O diagnóstico laboratorial da LVA canina baseia-se em métodos parasitológicos e sorológicos. Da mesma forma que para seres humanos, o diagnóstico de escolha é a demonstração do parasito por meio de exame direto de amostras de biópsia de linfonodo ou medula óssea, coradas por Giemsa. Em município em que a transmissão da LVA ainda não foi confirmada, deverá ser realizada a identificação da espécie de Leishmania sp, pelos Laboratórios de Referência Estaduais (Brasil, 2003).
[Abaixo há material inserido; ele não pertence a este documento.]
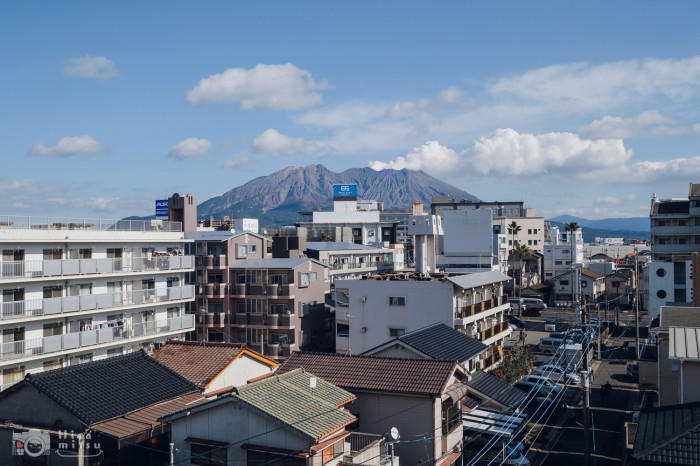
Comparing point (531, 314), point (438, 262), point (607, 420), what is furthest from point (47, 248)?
point (531, 314)

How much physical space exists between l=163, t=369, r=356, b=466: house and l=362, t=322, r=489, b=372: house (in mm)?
7266

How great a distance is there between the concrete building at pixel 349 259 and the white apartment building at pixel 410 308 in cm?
1578

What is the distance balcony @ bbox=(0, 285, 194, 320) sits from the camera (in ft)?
90.3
Até a década de 30, o diagnóstico humano e os inquéritos caninos eram realizados por meio dos exames diretos como a punção de fígado, de baço e o raspado de pele (Alves e Bevilacqua, 2004). O exame sorológico, realizado pela reação de fixação do complemento (RFC), foi utilizado pela primeira vez para diagnosticar a LV humana em 1938. Em 1957, pesquisadores brasileiros utilizam a técnica para inquéritos caninos e a partir da demonstração da possibilidade de aplicação da RFC em eluatos de sangue colhidos em papel de filtro, essa técnica tornou-se largamente difundida (Nussenzweig et al., 1957)

Apesar de discordâncias entre alguns autores, o exame parasitológico é considerado, ainda, o teste ouro para o diagnóstico da doença. A observação direta de formas amastigotas do parasito em esfregaços de aspirado de linfonodo, medula óssea, baço, fígado, pele e sangue corados por Giemsa, Leishman ou Panótico® é uma forma segura, simples, rápida e pouco traumática para o diagnóstico da enfermidade (Maia e Campino, 2008; Laurenti, 2009).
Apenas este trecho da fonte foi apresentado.